Why Ancrum Bridge’s Age Surprised Historians

In 2018, the discovery of Ancrum Old Bridge beneath the River Teviot in Scotland was hailed as one of the most significant archaeological finds in recent Scottish history. This medieval bridge, once a vital crossing point in the Scottish Borders, offered historians a rare glimpse into the region's infrastructure and its socio-political landscape during the Middle Ages. However, what initially appeared to be a straightforward dating project soon took an unexpected turn. The application of two advanced dating techniques—radiocarbon dating and dendrochronology—produced conflicting results, forcing researchers to reassess their understanding of the bridge’s construction timeline. In this blog post, we’ll explore these two methods, the surprise findings, and the implications for interpreting historical structures.

Radiocarbon Dating: The Initial Findings

Radiocarbon dating, one of the most widely used techniques in archaeology, measures the decay of carbon-14 in organic materials to estimate age. When archaeologists began analyzing the timber samples from Ancrum Old Bridge, radiocarbon dating was applied to help establish when the bridge was built. In particular, wiggle match radiocarbon dating was used—a method that involves taking multiple carbon samples at intervals across the tree rings. This technique allows scientists to create a more precise model by correlating the samples with known patterns of carbon-14 fluctuations over time.

Supplied information>
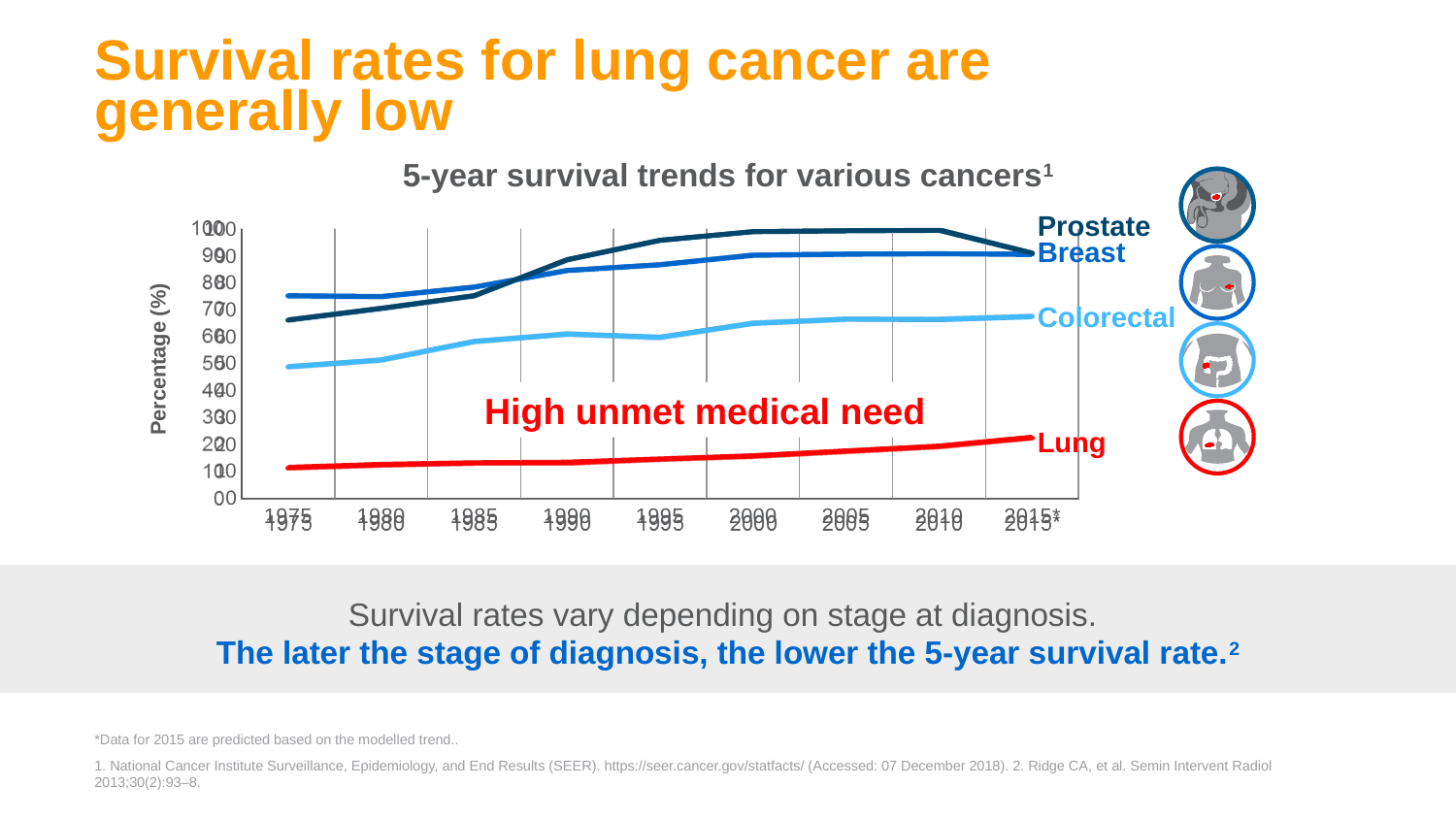
How many year labels are shown on the x axis of the chart? 9 Is the 5-year survival rate for colorectal cancer in 2015* greater or less than 60? greater What is the title of the chart? 5-year survival trends for various cancers Which cancer type had the highest 5-year survival rate in 1975? Breast How many cancer types (series) are plotted in the chart? 4 Is the 5-year survival rate for lung cancer in 1975 greater or less than 20? less Which cancer type has the lowest 5-year survival rate across the whole period? Lung Which has a higher 5-year survival rate in 2015*: colorectal cancer or lung cancer? Colorectal What kind of chart is shown on the slide? Line chart Does the 5-year survival rate for prostate cancer rise or fall from 1975 to 2010? rise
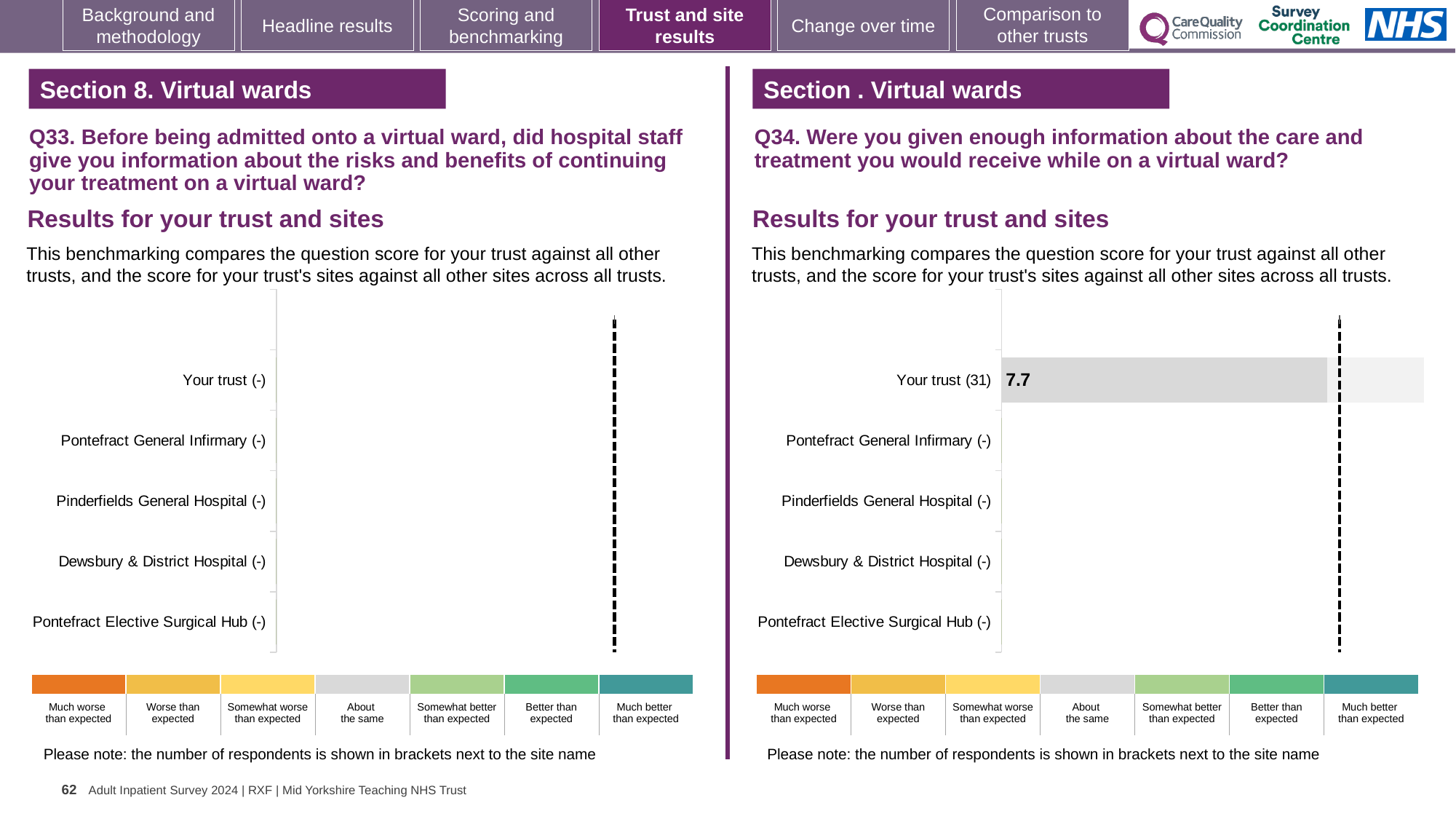
In the Q34 chart on the right, which category is the only one with a plotted bar? Your trust (31) How many site/trust categories are listed on the y axis of the Q34 chart on the right? 5 How many benchmark bands are shown in the colour key below the Q33 chart on the left? 7 In the Q34 chart on the right, is the value for Your trust greater or less than 5? greater In the Q33 chart on the left, what is the number of respondents shown next to Pontefract General Infirmary? - What kind of chart is the Q34 chart on the right? Bar chart In the Q34 chart on the right, which benchmark band does the grey colour of the Your trust bar correspond to in the colour key? About the same In the Q34 chart on the right, how many respondents are shown in brackets next to Your trust? 31 How many site/trust categories are listed on the y axis of the Q33 chart on the left? 5 In the Q34 chart on the right, what is the number of respondents shown next to Dewsbury & District Hospital? - In the Q34 chart on the right, what is the score shown for Your trust? 7.7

Task A>
Please reproduce the passage of the Ancrum Bridge article starting at "Why Ancrum Bridge’s" and ending at "interpreting historical structures.".
Task B>
Name every dating method mentioned in the Ancrum Bridge article.

Your response A>
Why Ancrum Bridge’s Age Surprised Historians

In 2018, the discovery of Ancrum Old Bridge beneath the River Teviot in Scotland was hailed as one of the most significant archaeological finds in recent Scottish history. This medieval bridge, once a vital crossing point in the Scottish Borders, offered historians a rare glimpse into the region's infrastructure and its socio-political landscape during the Middle Ages. However, what initially appeared to be a straightforward dating project soon took an unexpected turn. The application of two advanced dating techniques—radiocarbon dating and dendrochronology—produced conflicting results, forcing researchers to reassess their understanding of the bridge’s construction timeline. In this blog post, we’ll explore these two methods, the surprise findings, and the implications for interpreting historical structures.

Your response B>
Radiocarbon dating
Dendrochronology
Wiggle match radiocarbon dating